The Minnesota Legislature originally set the growler cap in 2013 and told brewers they'd have to return to the Capitol when that limit needed to be raised.
"Year after year, we've come back and have not seen success in moving that cap," Jim Diley, co-founder of Fulton Beer in Minneapolis, said during Thursday's news conference. "The bottom line is we are a family-run, locally-owned group of breweries that are seeking commonsense change."
Proponents of the current growler restrictions, including the Teamsters Union, have expressed concerns in the past that removing the cap would hurt the state's three-tiered distribution system, while others say it could harm retailers.
"We're big supporters of the three-tier system ... we don't want to hurt the three-tier system," Larson of Castle Danger said during the news conference, noting 98% of breweries' beer is shipped through distribution partners to their retail partners.
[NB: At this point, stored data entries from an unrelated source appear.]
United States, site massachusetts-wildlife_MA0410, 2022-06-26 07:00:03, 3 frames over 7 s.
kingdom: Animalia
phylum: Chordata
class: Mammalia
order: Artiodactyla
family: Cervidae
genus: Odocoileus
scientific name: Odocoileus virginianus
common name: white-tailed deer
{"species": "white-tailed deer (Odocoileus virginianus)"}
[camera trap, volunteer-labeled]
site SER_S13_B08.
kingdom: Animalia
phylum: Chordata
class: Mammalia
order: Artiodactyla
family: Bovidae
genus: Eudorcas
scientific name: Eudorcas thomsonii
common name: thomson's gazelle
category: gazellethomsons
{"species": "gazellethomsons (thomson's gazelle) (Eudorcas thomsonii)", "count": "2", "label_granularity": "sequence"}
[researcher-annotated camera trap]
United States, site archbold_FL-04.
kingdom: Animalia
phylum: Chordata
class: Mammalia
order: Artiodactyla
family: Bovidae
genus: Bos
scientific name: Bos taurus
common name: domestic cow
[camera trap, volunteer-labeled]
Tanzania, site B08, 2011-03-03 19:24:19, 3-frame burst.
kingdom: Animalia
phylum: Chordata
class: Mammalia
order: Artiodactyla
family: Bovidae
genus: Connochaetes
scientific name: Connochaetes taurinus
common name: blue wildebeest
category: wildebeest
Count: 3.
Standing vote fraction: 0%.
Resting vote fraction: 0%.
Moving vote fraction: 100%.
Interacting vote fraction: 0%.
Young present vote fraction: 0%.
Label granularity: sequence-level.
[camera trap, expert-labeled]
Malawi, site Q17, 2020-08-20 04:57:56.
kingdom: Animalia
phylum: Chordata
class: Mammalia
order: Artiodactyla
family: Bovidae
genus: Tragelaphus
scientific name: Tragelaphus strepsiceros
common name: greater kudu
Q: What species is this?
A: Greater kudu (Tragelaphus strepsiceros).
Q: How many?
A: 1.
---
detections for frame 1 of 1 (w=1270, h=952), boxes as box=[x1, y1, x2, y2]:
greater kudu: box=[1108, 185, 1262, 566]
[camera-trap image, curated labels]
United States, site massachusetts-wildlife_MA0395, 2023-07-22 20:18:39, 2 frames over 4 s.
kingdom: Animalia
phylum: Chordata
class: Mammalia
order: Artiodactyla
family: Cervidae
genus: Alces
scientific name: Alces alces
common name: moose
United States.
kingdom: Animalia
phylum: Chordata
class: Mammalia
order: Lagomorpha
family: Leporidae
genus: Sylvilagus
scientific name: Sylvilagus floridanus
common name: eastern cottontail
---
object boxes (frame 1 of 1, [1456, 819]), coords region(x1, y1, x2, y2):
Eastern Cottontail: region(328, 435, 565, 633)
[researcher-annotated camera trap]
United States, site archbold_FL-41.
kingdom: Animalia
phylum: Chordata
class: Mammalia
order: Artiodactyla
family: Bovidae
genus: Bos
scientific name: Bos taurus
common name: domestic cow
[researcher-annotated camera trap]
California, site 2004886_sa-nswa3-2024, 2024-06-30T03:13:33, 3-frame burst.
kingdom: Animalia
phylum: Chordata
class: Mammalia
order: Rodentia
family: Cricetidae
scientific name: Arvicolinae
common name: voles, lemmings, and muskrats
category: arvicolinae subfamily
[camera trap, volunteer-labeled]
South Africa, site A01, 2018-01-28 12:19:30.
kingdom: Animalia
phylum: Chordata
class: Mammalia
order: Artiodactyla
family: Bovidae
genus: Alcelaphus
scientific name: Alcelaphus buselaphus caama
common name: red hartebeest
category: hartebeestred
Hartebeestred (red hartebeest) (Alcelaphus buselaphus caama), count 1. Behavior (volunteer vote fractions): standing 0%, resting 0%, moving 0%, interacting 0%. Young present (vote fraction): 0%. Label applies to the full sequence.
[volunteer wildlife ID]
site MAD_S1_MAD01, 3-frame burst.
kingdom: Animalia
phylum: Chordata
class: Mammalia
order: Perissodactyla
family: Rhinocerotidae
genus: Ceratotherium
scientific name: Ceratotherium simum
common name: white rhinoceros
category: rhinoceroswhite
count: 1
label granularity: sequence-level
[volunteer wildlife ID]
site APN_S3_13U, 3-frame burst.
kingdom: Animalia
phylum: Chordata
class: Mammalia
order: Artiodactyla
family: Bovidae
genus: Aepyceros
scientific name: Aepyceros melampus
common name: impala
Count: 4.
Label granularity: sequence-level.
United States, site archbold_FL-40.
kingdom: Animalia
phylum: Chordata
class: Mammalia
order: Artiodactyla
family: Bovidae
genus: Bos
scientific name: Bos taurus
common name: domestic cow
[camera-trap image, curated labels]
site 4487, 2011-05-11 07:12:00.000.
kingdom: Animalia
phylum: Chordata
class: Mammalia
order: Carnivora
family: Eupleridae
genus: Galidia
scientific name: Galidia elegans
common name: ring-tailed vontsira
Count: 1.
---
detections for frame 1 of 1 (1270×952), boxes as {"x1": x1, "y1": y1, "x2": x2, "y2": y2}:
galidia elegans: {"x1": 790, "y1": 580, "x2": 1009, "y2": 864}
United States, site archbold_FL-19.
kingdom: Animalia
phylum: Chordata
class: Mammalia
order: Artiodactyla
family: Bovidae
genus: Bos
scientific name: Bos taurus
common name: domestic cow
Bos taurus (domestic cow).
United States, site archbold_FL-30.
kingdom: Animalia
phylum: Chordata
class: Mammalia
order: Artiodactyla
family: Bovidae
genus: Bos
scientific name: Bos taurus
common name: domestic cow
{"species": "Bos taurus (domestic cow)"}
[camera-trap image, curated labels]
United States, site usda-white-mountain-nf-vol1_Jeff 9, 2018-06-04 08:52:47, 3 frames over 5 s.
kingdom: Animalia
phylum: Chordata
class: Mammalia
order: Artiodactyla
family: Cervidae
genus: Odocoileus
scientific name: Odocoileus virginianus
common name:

This proposal would remove the cap altogether, but supporters of the bill note there is already a law that limits total growler sales to 750 barrels a year, protecting liquor stores from being impacted if some consumers choose to buy beer straight from the brewery instead of at the liquor store.
It's unclear if this will be the year that the Minnesota Legislature finally loosens the growler cap. The state of Minnesota does have a long history of moving slowly when updating the state's antiquated liquor laws (remember the years-long battle to allow liquor stores to sell alcohol on Sundays?).
This proposal does have bipartisan support, which is a start. But so did a bill during the December special session, and that bill would have only temporarily removed the growler cap. The proposal wasn't included in a final bill after it failed to pass in the GOP-controlled Senate.
Rep. Nash, Sen. Housely, Sen. Pappas, Sen. Scott Dibble, DFL-Minneapolis, and Sen. Kari Dziedzic, DFL-Minneapolis, all released statements this week in support of ending the growler cap, while Sen. John Jasinski, R-Faribault, and Sen. Michelle Benson, R-Ham Lake, spoke at Thursday's news conference in support of the measure.
The House version of the bill was introduced on Thursday and referred to the House Commerce Finance and Policy Committee.
The bill's companion in the Senate was introduced Thursday as well and was referred to the Senate Commerce and Consumer Protection Finance and Policy Committee.
No hearings in either chamber had been scheduled as of Friday morning.